I'm trying to bake pattern with straight lines to plane. but for some reason bake is wavy, not in direction, but in depth, while hi poly mesh is uniform, as well as low poly one. Tried to subdive LP to be closer to HP - not much have changed, tweaked it's position and ray distance - no difference, smooth cage and solid - same. Baking in Marmoset Toolbag 3,
Bake
Hi Poly
Replies
Try "Skewing" option in Toolbag? Very strange.
Upload your meshes - without them there's really no way to help you.
Archive with meshes. UV is not unwrapped fully because this plane is a part of atlas
This what i said "smooth cage and solid" - skewing tells baker how to treat with part of mesh - to bake it with smooth or solid normals. So yeah, i tried it
FWIW here's what I am getting out of Blender, which does create a similarly odd shading :
That said, this setup is very, very strange : you have two meshes clearly matching each other in space (flat lowpoly plane matching a detailled highpoly panel), yet the UV of the plane are reduced to a small portion of the total UV plane. Why ?
Once the UVs are fixed by spreading them to the whole UV space everything is back to what could be expected :
... What are you trying to do here, exactly ?
UV Setup strange because I ripped this mesh out of whole model, i need to make looks of cassette reel from side, i will assign this square to straightened uv of this model. Yes, i tried to unwrap square to whole uv space, it negated problem, but it's still here, it's just harder to spot.
IMO it's a classic example of interference . Each pixel rays is one frequency and the grid is another.

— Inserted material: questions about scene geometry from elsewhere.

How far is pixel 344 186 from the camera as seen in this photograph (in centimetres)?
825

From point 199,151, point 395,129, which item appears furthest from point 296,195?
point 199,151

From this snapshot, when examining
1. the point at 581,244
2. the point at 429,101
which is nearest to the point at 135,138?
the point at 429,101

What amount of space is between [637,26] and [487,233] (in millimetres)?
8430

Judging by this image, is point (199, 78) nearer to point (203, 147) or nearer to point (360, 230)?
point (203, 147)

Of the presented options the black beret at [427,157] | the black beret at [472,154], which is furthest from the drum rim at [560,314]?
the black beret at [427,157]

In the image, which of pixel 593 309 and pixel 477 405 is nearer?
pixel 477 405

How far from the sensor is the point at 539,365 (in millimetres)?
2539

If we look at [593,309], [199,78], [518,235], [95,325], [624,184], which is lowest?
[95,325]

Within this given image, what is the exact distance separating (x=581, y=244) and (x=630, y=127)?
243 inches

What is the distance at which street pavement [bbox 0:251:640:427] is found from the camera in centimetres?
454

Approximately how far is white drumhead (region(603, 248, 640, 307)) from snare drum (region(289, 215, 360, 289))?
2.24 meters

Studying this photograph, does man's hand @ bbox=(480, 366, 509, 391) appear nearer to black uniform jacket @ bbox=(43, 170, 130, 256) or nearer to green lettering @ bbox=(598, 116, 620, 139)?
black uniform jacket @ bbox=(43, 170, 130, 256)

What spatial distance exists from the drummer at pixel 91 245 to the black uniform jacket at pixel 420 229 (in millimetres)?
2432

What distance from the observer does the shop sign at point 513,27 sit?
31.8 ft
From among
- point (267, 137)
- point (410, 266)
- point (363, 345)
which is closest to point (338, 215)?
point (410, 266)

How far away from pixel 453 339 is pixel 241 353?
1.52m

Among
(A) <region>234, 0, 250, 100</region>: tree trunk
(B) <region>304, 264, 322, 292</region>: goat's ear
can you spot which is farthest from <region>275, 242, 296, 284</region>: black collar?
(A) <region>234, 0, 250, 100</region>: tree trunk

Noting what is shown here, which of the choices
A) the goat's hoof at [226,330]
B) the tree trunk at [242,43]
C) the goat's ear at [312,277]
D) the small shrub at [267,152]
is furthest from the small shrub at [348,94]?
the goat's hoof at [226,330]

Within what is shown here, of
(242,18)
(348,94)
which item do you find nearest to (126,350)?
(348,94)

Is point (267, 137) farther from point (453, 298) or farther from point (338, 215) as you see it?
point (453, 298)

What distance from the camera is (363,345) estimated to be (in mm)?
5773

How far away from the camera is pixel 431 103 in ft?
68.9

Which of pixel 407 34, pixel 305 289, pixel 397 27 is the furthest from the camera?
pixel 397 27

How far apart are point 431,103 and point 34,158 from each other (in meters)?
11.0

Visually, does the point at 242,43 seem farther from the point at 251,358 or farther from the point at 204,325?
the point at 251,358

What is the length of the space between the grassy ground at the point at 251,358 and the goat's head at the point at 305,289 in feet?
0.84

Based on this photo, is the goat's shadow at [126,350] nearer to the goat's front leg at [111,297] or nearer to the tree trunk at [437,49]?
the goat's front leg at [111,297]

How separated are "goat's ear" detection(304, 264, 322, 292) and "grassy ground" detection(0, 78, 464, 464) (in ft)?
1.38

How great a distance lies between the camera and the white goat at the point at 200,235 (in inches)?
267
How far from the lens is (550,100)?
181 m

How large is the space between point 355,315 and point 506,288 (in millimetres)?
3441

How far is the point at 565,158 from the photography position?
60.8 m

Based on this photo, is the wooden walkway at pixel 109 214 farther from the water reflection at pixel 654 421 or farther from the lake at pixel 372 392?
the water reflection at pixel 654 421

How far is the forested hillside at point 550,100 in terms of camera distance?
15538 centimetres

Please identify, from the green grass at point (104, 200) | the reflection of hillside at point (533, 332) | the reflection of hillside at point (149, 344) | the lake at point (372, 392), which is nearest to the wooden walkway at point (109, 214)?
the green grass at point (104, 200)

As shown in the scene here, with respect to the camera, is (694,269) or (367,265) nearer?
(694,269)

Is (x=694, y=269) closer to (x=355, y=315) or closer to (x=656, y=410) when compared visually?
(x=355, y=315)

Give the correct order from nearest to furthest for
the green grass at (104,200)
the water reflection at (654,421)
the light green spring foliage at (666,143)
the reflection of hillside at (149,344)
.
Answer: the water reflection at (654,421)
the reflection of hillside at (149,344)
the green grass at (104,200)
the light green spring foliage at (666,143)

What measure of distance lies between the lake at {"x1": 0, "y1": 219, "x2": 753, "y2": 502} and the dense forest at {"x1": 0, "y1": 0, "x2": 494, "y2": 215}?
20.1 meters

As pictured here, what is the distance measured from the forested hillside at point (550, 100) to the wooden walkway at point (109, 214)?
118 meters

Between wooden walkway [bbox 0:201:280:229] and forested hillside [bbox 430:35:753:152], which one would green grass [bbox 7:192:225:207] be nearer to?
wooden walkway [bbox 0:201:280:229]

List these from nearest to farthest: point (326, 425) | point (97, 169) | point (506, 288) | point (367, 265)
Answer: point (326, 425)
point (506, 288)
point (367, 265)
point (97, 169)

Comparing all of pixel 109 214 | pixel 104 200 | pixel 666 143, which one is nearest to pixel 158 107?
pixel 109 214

When each pixel baking ray falls onto something in between or average of hires normals with certain shift forming the another ,interference frequency .
Things that may help
1. more hi res hires + some tiny bit of shift of the low res model . But it's a matter of random lack.
2 a bit of chaos in hi res model
3 just paint it in photoshop or Microsoft paint with 1 pix pen. Honestly I would never try to bake such thing.
Hi there,
"I ripped this mesh out of whole model, i need to make looks of cassette reel from side, i will assign this square to straightened uv of this model"
I honestly still have no idea about what you are trying to achieve, and I feel like there is a fundamental misunderstanding going on here about about tiling textures and their use (indicated by the very odd relationship you have between your high, your low, and the UVs. It just seems backwards).
You might want to clearly illustrate your goal by pointing out (on a photograph) the surface/detail you are trying to build. Of course this wont solve the pixel limitations you are running into - but by clarifying your goal, people might be able to give you advice on how to achieve it better.